Provided records —
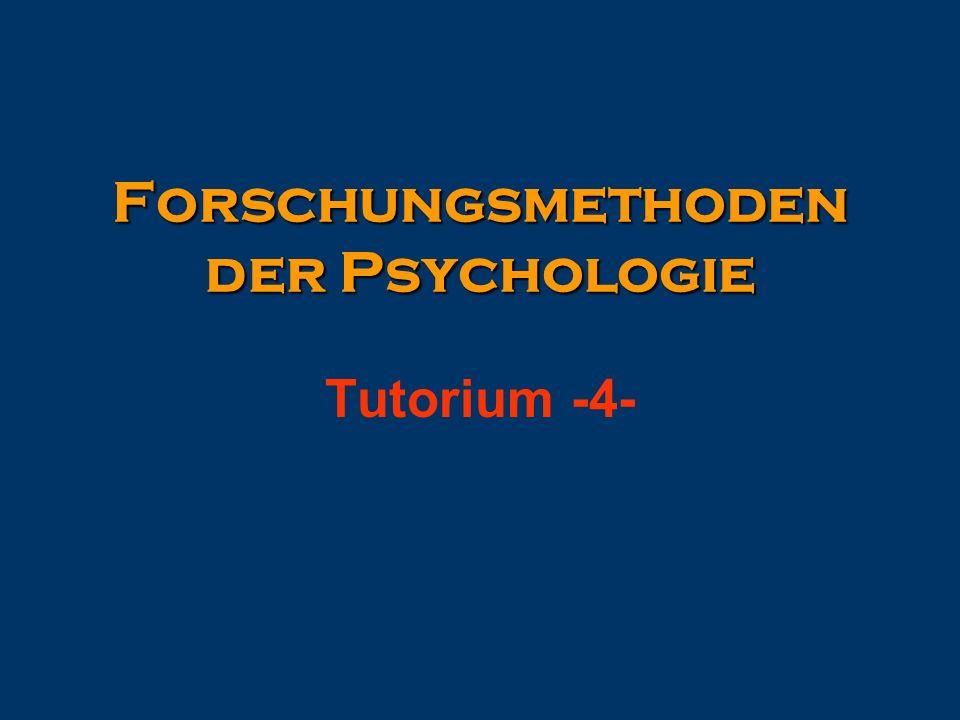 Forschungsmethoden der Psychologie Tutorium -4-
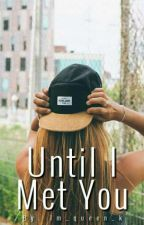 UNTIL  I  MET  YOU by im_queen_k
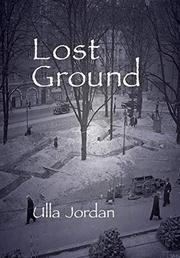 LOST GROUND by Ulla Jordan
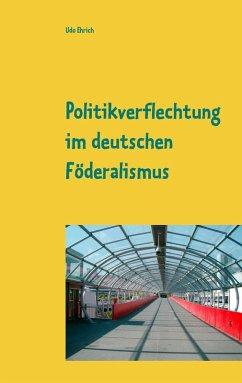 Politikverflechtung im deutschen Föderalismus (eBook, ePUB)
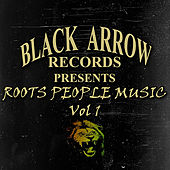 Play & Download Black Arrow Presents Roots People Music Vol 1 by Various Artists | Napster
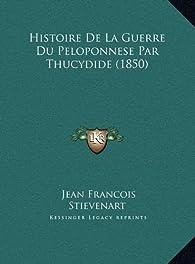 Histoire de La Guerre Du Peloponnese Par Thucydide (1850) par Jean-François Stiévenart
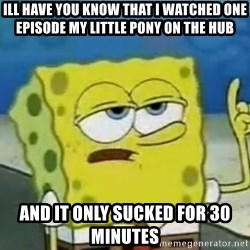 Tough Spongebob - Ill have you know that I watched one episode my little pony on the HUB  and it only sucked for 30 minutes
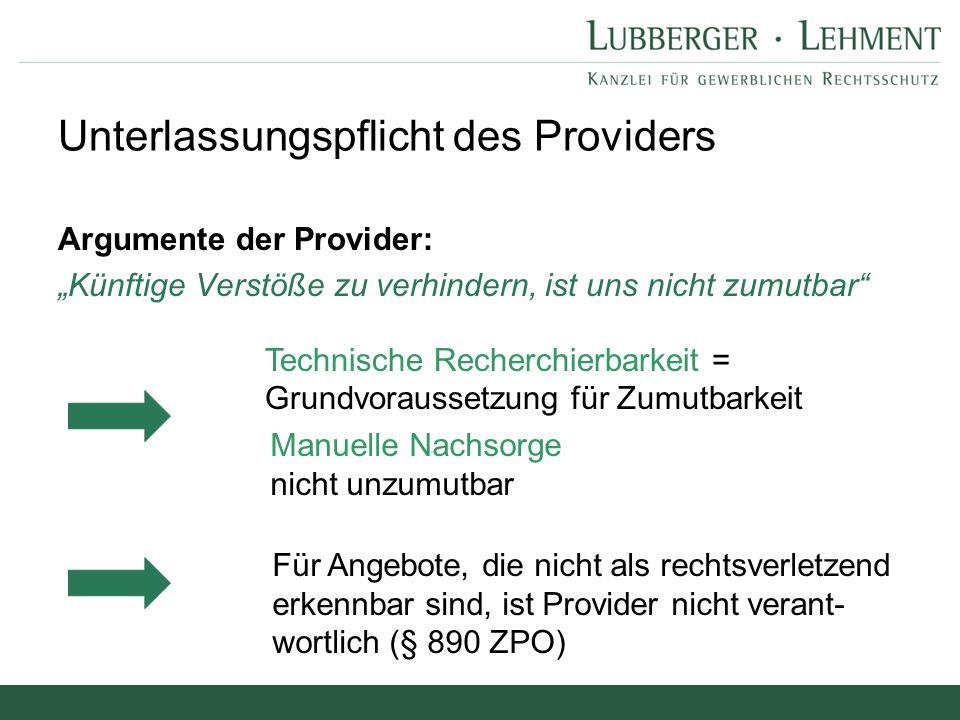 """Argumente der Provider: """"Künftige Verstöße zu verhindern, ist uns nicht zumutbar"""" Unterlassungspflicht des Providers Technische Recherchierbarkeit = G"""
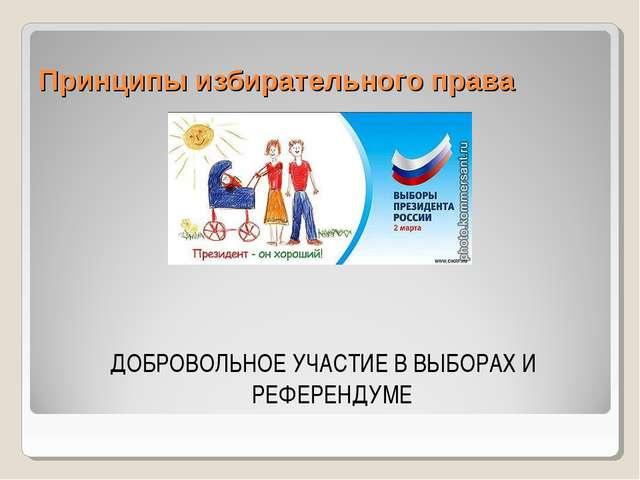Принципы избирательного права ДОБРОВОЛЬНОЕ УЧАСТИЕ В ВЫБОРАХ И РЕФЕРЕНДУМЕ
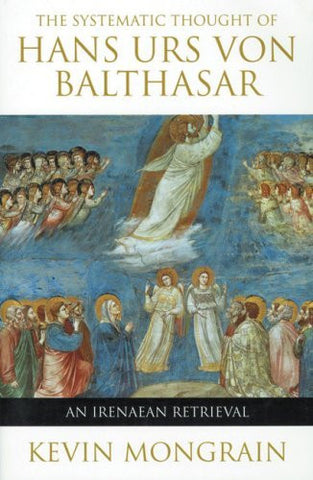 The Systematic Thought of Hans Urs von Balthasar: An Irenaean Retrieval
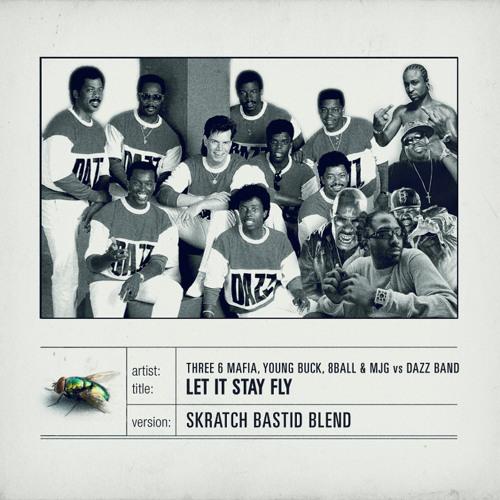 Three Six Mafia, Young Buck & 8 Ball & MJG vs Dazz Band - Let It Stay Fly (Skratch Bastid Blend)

Required action —
Word-for-word repeat, images excluded: return all the data.

Task output —
 Forschungsmethoden der Psychologie Tutorium -4-
 UNTIL  I  MET  YOU by im_queen_k
 LOST GROUND by Ulla Jordan
 Politikverflechtung im deutschen Föderalismus (eBook, ePUB)
 Play & Download Black Arrow Presents Roots People Music Vol 1 by Various Artists | Napster
 Histoire de La Guerre Du Peloponnese Par Thucydide (1850) par Jean-François Stiévenart
 Tough Spongebob - Ill have you know that I watched one episode my little pony on the HUB  and it only sucked for 30 minutes
 """Argumente der Provider: """"Künftige Verstöße zu verhindern, ist uns nicht zumutbar"""" Unterlassungspflicht des Providers Technische Recherchierbarkeit = G"""
Принципы избирательного права ДОБРОВОЛЬНОЕ УЧАСТИЕ В ВЫБОРАХ И РЕФЕРЕНДУМЕ
 The Systematic Thought of Hans Urs von Balthasar: An Irenaean Retrieval
 Three Six Mafia, Young Buck & 8 Ball & MJG vs Dazz Band - Let It Stay Fly (Skratch Bastid Blend)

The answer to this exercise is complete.